Problem to solve — Take the line that contains "47. ábra T HE" and each line after it to the end of the data below, and set them down exactly, omitting pictures.

Provided material —
* * * * * * *
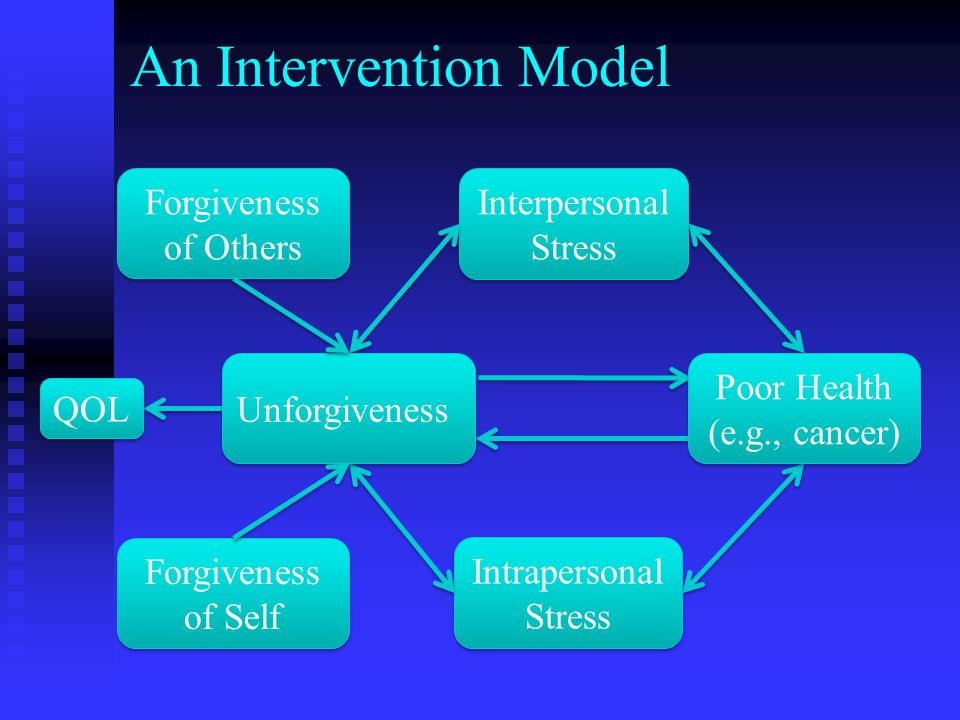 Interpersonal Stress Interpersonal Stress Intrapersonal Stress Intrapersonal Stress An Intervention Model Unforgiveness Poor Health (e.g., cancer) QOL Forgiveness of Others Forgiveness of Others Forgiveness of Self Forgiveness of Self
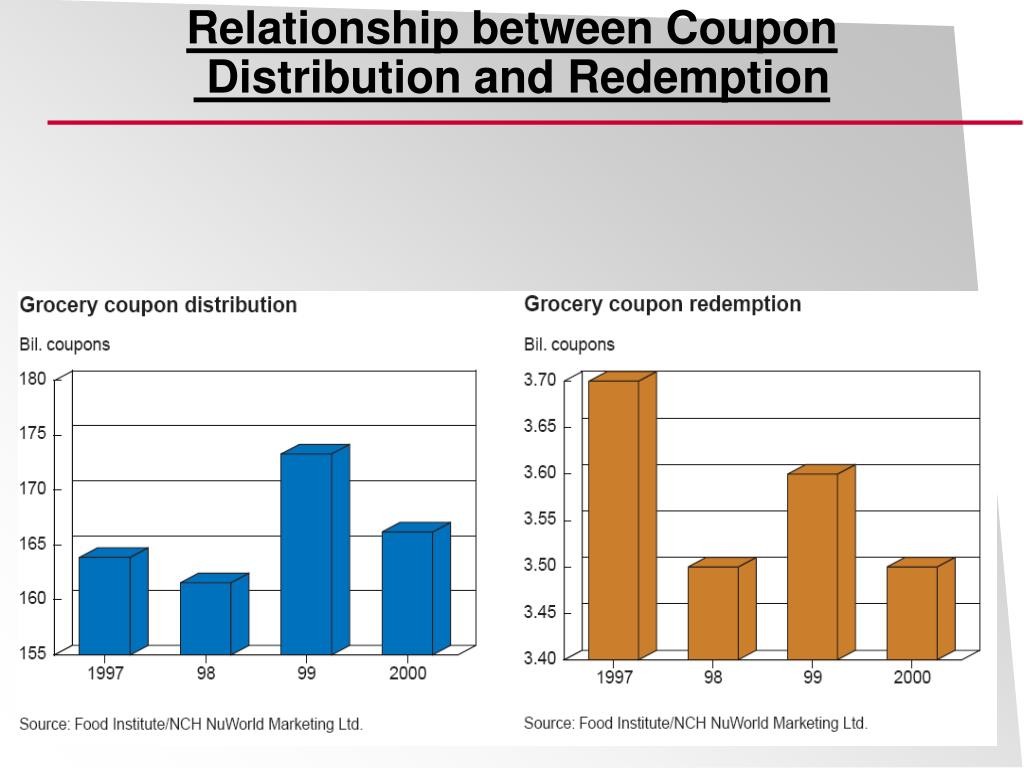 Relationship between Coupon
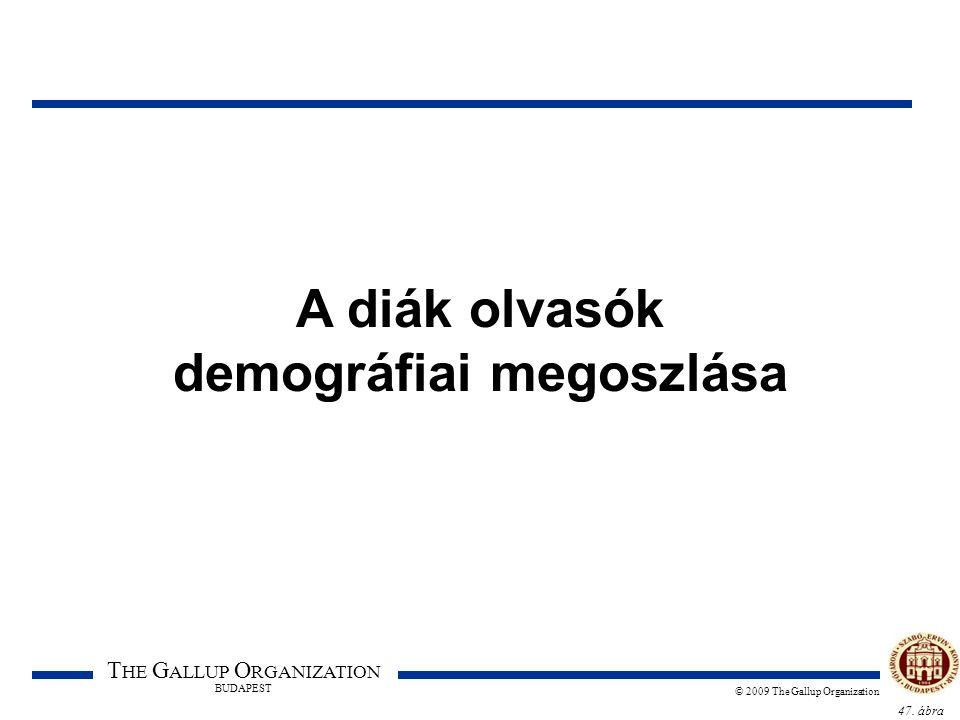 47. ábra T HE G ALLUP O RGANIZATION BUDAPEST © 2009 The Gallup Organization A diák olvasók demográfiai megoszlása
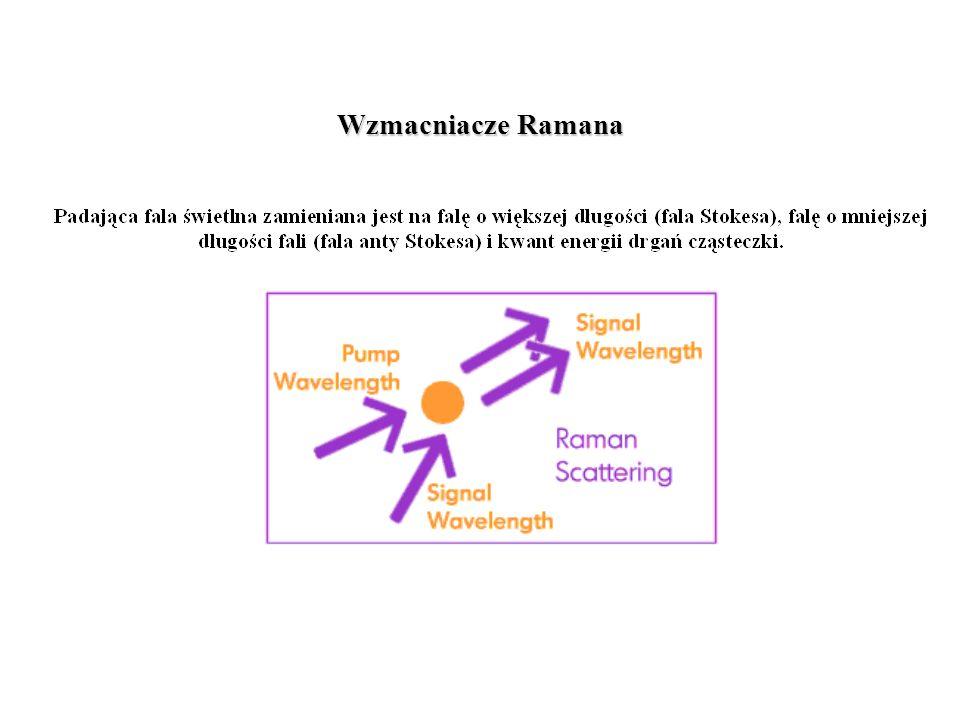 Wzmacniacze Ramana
* * * * * * *
Task response —
 47. ábra T HE G ALLUP O RGANIZATION BUDAPEST © 2009 The Gallup Organization A diák olvasók demográfiai megoszlása
 Wzmacniacze Ramana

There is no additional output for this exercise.